Automated Cybersecurity in Embedded Systems: Applying Low-Complexity Intrusion Detection and Reaction Techniques in Embedded Architectures with Limited Resources

Embedded system devices are particularly significant in today's world because they contain critical computer data and other digital information. There are a lot of current electrical devices that we don't think about. This phrase means a new kind of computer that gives an infrastructure some computing power. Most of the time, these systems don't have enough processing power, memory, or electricity to use current cybersecurity solutions. Cyber-attacks like virus injections, unlawful access, and denial-of-service are easier to get into linked devices since more and more embedded devices are connected to the internet and networks.
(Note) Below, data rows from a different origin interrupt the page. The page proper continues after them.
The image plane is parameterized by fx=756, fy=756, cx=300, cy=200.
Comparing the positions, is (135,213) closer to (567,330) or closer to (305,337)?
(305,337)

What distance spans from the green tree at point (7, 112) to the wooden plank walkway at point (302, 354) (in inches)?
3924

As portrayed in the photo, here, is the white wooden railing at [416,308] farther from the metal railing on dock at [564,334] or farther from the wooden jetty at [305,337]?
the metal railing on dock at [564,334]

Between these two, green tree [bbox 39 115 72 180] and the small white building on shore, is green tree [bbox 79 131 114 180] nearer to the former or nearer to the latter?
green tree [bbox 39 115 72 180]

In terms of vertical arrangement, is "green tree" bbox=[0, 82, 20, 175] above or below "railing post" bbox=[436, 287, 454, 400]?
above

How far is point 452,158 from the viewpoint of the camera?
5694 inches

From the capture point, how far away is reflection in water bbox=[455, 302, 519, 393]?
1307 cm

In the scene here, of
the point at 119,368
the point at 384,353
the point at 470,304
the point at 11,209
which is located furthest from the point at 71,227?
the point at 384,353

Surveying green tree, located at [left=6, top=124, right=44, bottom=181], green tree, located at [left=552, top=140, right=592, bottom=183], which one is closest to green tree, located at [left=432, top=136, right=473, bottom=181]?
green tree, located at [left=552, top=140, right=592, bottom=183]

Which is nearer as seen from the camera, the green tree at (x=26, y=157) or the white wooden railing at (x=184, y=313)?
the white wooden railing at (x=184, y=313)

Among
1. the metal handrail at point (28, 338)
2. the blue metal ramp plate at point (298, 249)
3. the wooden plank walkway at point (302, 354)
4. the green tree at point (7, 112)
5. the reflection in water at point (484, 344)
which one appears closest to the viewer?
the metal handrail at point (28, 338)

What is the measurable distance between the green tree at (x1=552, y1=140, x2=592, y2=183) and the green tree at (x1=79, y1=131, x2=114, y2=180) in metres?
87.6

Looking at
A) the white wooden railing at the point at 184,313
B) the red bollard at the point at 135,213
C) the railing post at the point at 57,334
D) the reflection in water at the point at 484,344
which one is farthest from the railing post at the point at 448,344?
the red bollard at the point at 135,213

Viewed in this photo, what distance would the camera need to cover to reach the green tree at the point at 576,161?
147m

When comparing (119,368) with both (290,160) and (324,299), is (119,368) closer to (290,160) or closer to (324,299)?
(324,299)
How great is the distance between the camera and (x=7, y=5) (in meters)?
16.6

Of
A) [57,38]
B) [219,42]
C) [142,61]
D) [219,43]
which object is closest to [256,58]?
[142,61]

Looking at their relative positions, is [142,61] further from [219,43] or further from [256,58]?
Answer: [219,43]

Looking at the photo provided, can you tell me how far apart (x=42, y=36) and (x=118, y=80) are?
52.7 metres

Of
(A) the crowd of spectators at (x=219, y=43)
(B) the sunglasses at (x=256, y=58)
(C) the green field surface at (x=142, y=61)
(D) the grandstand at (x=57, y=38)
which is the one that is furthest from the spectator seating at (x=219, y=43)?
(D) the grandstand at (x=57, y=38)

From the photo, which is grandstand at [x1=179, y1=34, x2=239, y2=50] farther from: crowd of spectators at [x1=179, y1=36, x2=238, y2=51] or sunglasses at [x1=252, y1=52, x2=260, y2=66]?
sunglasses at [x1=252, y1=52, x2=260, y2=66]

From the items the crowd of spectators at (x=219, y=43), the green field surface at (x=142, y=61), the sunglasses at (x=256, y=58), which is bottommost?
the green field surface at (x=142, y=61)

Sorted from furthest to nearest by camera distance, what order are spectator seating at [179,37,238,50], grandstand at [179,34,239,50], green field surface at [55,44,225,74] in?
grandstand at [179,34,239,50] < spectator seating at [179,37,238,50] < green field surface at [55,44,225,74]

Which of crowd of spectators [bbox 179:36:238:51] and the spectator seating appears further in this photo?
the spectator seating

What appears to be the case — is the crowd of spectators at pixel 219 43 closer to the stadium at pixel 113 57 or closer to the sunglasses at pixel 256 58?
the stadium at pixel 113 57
These risks can threaten both the safety of the data and the safety of the people, which highlights how crucial it is to have lightweight and automated cyber-security solutions that work in situations with less resources. The paper also looks at how to use lowcomplexity intrusion detection and automated response systems in embedded architectures. The suggested solutions are not the same as the usual intrusion detection systems that are built for commercial ranges or high-performance servers. Instead, they are working on solutions that let them monitor things in real time and respond quickly while using less energy. Using lightweight statistical models to discover abnormalities, signature-based filtering for environments with limited memory, and rule-based behavior control for a given type of embedded device are some of the most essential ways. These technologies use less computer power and also locate moving hazards with a high level of precision. The report also talks about how crucial automatic response systems are for finding intrusions. Some reaction methods that can help cope with threats without putting too much burden on resources are selective task isolation, adaptive throttling of suspicious network traffic, and dynamic reconfiguration of communication routes. By automating these reactions, we don't need as many people to be involved, and we can be sure, that secured embedded systems will stay running even when they are attacked. This research looks at ways to identify and respond to intrusions and suggests a hierarchical cybersecurity model that is specifically made for embedded systems. The framework is made to be scalable, versatile, and low-overhead, which makes it helpful for things like transportation, healthcare, and important infrastructure.